Karya Alfa Yuditya Nugraha
“Pak
Ari, sudah dengar belum. Kata orang-orang, kemarin Andra dan Andre itu
diculik!” ujar Hansip kepada pak Ari. “Ah, masa? Orang kemarin waktu saya
pulang dari kantor, saya berpapasan dengan mereka” Pak Ari menjawab tidak
percaya. “Benar pak. Tapi, untungnya mereka berdua bisa lolos dari penculiknya.
Malah denger-denger, kalo mereka berdua gak lolos, mereka berdua mau dijual ke
luar negeri”. “Ih.. serem ya, tujuan penculikan jaman sekarang. Gak kayak dulu,
dulu mah culik, terus minta tebusan doang.
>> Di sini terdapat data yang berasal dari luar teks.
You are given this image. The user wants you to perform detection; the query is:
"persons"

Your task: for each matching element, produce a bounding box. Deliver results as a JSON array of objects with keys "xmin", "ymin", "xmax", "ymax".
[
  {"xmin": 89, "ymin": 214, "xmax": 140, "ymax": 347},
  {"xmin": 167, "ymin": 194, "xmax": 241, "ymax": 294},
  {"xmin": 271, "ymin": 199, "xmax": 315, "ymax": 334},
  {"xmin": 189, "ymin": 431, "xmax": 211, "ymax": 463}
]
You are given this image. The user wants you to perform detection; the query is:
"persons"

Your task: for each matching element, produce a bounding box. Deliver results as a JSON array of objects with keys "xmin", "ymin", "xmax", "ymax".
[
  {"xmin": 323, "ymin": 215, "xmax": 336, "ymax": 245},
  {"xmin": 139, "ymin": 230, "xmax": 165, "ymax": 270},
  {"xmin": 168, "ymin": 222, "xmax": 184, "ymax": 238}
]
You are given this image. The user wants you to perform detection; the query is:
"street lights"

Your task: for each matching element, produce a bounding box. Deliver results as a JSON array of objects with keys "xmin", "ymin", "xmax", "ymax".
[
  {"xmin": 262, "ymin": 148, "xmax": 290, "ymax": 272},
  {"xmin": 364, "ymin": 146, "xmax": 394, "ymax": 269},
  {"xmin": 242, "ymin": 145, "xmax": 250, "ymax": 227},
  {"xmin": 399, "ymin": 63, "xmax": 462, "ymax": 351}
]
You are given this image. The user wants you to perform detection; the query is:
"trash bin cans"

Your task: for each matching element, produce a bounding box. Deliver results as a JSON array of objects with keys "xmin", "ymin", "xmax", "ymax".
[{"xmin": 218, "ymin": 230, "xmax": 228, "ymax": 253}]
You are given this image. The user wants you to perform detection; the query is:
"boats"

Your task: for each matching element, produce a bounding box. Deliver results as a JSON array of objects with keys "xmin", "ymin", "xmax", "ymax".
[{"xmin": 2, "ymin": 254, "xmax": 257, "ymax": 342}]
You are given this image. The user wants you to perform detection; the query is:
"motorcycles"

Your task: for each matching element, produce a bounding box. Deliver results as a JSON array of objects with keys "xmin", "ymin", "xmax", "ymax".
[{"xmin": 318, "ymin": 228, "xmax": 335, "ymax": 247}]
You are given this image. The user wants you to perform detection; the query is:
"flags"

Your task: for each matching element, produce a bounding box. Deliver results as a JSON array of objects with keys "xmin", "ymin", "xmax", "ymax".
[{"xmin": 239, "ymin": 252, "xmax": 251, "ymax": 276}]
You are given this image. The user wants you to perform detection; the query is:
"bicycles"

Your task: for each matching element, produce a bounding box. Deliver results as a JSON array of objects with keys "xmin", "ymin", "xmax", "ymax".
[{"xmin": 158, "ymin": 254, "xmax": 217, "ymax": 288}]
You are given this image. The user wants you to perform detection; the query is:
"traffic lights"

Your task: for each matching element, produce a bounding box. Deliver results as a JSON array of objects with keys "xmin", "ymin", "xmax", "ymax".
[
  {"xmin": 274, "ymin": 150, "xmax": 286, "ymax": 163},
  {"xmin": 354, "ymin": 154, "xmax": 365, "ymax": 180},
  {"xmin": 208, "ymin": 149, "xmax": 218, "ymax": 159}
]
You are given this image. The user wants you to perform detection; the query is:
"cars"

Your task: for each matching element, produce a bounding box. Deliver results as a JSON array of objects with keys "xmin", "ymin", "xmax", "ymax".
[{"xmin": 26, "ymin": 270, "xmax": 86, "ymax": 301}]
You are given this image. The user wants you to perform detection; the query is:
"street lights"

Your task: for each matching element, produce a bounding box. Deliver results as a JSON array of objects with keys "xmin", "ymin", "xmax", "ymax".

Sekarang mah sampe dijual gitu” ujar
pak Ari sambil bergidik. “Tapi hebat pak, katanya keduanya meloloskan degan
cara yang berbeda. Yang nakal katanya langsung gulet sama penculiknya. Nah yang
pendiemnya katanya pake taktik jebakan buat ngelabuin penculik satunya”. “Wah,
hebat ya.. Yang satu ngandelin Otot, yanng satu lagi ngandelin otak. Emang
hebat kedua anak itu. Walaupun si Andra kadang-kadang nyebelin”.
Memang,
dua anak kembar laki-laki
dari keluarga Pak Boni dan Ibu Frea ini sifatnya berbeda hampir seratus delapan puluh derajat. Si Andra,
nakalnya minta ampun, pemberani, nekat. Ia sudah kebas dengan omelan Ibunya
ketika ia membantah atau hendak melakukan hal nekat. Yang satunya yaitu Andre,
sifatnya berbeda dengan Andra. Walaupun mereka diibaratkan bak pinang dibelah dua, namun sifatnya bagai Langit dan Bumi. Berbeda jauh.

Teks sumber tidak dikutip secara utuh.